04 How do you define reliability targets?
Reliability targets are derived through workshop exercises with business stakeholders. The targets are refined through monitoring and testing. With your internal stakeholders, set realistic expectations for workload reliability so that stakeholders can communicate those expectations to customers through contractual agreements.
Power Platform handles most of the infrastructure needed to run its services. That said it is a shared responsibility based on the workloads and strain applied to the platform. Also, as the platform provides extensibility into Azure, the responsibility can shift more towards organizations.
This question will primarily focus on the RE:04 Target Metrics recommendations.
To learn more and get started with defining target metrics, review the official FMA collection below.
Well-Architected Framework Target Metrics
Monitor and optimize your Dynamics 365 environments
Official Microsoft Well-Architected Framework Reliability Failure Mode Analysis Collection
YouTube: Power Platform Well-Architected Framework - Defining a Monitoring Strategy
Reliability targets require metrics like service-level objectives (SLOs), service-level agreements (SLAs), and service-level indicators (SLIs).
Service Level Objective - A target that you set for your workload or application based on the quality of service that your customers expect to receive.
Service Level Indicator - Measurement of a particular aspect of a service’s performance
Service Level Agreement - Agreement between a service provider and a customer
These metrics should come from workshops performed with business and technical stakeholders and should be realistic in nature. SLOs are mandatory for each system and workload.
NOTE - If you do not have an SLO for each workload, do not check this box.
Power Platform Availability targets
Recovery targets correspond to the recovery time objective (RTO), recovery point objective (RPO), mean time to recovery (MTTR), and mean time between failure (MTBF) metrics. In contrast to availability targets, recovery targets for these measurements don’t depend heavily on SLAs.

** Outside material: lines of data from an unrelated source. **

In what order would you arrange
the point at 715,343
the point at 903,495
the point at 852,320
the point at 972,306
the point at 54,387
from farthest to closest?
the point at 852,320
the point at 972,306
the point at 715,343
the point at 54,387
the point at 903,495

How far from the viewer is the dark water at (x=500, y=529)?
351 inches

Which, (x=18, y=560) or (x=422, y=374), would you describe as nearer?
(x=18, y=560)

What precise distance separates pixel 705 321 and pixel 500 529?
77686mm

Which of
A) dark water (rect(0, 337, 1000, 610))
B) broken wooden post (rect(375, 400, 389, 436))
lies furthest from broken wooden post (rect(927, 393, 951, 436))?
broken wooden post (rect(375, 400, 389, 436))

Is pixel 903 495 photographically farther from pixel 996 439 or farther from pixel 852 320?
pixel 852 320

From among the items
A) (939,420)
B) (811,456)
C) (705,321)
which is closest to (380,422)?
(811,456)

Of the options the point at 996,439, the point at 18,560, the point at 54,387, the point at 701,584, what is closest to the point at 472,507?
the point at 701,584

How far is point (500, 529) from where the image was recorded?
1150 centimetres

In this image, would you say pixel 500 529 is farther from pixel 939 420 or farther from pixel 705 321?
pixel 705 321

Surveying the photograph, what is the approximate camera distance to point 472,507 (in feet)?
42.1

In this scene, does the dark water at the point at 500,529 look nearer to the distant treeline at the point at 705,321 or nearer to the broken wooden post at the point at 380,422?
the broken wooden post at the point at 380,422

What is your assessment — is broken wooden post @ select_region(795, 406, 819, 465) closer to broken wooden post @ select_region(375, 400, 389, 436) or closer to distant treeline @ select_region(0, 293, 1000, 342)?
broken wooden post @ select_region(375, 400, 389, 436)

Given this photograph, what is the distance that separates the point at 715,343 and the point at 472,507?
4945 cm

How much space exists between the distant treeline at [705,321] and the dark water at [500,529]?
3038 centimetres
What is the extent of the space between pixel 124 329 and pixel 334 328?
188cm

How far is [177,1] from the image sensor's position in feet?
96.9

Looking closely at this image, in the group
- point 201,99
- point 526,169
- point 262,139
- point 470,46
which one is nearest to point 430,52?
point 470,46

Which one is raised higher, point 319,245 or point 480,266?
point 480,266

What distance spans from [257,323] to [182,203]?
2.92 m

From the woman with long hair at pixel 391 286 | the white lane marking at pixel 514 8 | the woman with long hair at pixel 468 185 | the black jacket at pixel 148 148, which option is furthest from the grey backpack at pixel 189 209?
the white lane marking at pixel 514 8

Recovery Time Objective - The maximum acceptable time that an application can be unavailable after an incident.
Recovery Point Objective - The maximum acceptable duration of data loss during an incident.
Mean Time to Recovery - The time taken to restore a component after a failure is detected.
These metrics rely heavily on your FMA and BC/DR strategy. Organizations will need to work with business stakeholders to discuss aspirations and review architecture.
NOTE - If you have not defined all three of these metrics, do not check this box.
Power Platform Recovery targets
A health model aims to transform your system metrics into data that you can compare against your service-level objectives (SLOs).
The health model should be based on the availability and recovery targets defined above. With a health model, you are performing an operational maturity assessment. Key things to focus on in the model are: “How you detect and respond to issues”, “How you diagnose issues that have happened” and now to “Predict and more importantly prevent issues before they take place”.
Each mission critical workload needs to be analyzed with the health model. Below is an example of a readable health model
NOTE - If you have not analyzed and documented with a health model, do not check this box.
Building a Monitoring and Alerting strategy
Health modeling of mission-critical workloads in Azure
Application Insights Artifacts for Dataverse
Application Insights Artifacts for Power Platform
Agreeing on what constitutes a healthy or degraded operation is crucial for design discussions.
Below are recommended health states for the model including definitions.
Healthy - Operates optimally and meets quality expectations
Degraded - Exhibits less than healthy behavior, which indicates potential problems
Unhealthy - In a critical state and requires immediate attention
NOTE - If you have not defined health states do not check this box
Azure Recommended Health States
You have visualization or reporting in place that informs stakeholders about the overall state of the workload. Dashboards can also be reports by email, instant messaging, or wiki that notify business stakeholders when the health state changes.
Visualizations can come in many forms. Dashboards, Azure workbooks, reports, etc. are all viable options. Based on the stakeholder and responsible parties, consider the access needed to underlying data and any licenses needed to review.
The following example shows an Azure Data Explorer dashboard visualizing Dataverse telemetry.
NOTE - If you haven’t created a dashboard showcasing telemetry for Dataverse and Power Platform services, do not check this box.